Colleagues at humanitarian agency Church World Service called his death a 'tragic loss'.
Dr. Alharith, a 56-year-old Iraqi Muslim and professor of psychiatry at the University of Baghdad, was shot while travelling to work.
..... Alharith's widow wrote: "Please, my friends remember Alharith in your prayers as a man of love, who continuously called for "love, peace, forgiveness and the power of knowledge."
Thursday, 25 January 2007
... "Hundreds of thousands of Americans will march to their capital city Washington DC on Saturday 27 January. It could be the rebirth of the US peace movement. People round the world - let’s join the march with our own global internet protest! Last week, our ad told decision-makers in Congress how strong world opposition is to Bush’s escalation in Iraq."

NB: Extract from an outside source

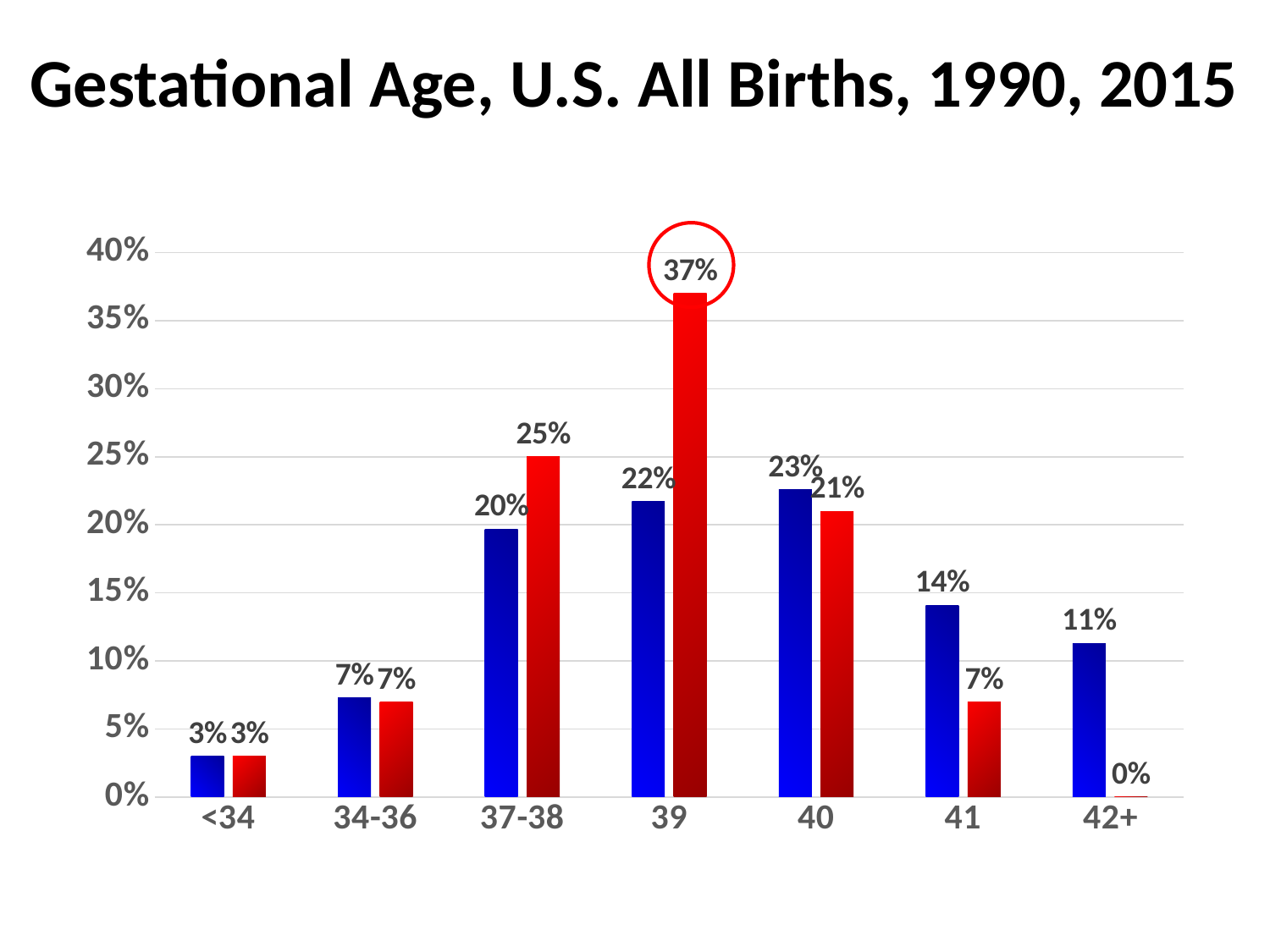
What is the value of the red bar for the 39 category? 37% What kind of chart is shown on the slide? bar chart What is the difference between the blue bar and the red bar for the 41 category? 7% Which category has the highest red bar? 39 Which category has the highest blue bar? 40 What is the value of the blue bar for the 41 category? 14% How many gestational age categories are shown on the x axis? 7 What is the difference between the red bar and the blue bar for the 39 category? 15% For the 40 category, which is larger, the blue bar or the red bar? the blue bar Which data label on the chart is circled in red? 37% What is the value of the blue bar for the 37-38 category? 20% What is the value of the red bar for the 42+ category? 0%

This Saturday, Avaaz supporters at the US march will carry banners and country placards announcing how many of us from each nation are joining the marching. Every signature will be counted on the banners! Let’s raise a global voice for a real plan to end this war. Let’s make those numbers big. Time is short. Join the global peace march and tell your friends today!"
... consider yourselves told!
Also added a page advertising the conference we're putting on in March on Tackling Racism: Building Peace. This should be a very stimulating event - please register if you're planning to attend and pass the information onto others.
Wednesday, 24 January 2007
Changemakers is an initiative of Ashoka: Innovators for the Public that focuses on the rapidly growing world of social innovation. It provides solutions and resources needed to help everyone become a changemaker and presents compelling stories that explore the fundamental principles of successful social innovation around the world.
The competition is entitled : Entrepreneuring Peace On-the-ground innovations for managing conflict
A matrix of peace building has been set up as the entries (158 to date) have been coming in and voting for three prize winners will be possible online from 31 January to 14 February. The matrix itself makes interesting reading, with much food for thought about how peace can be built.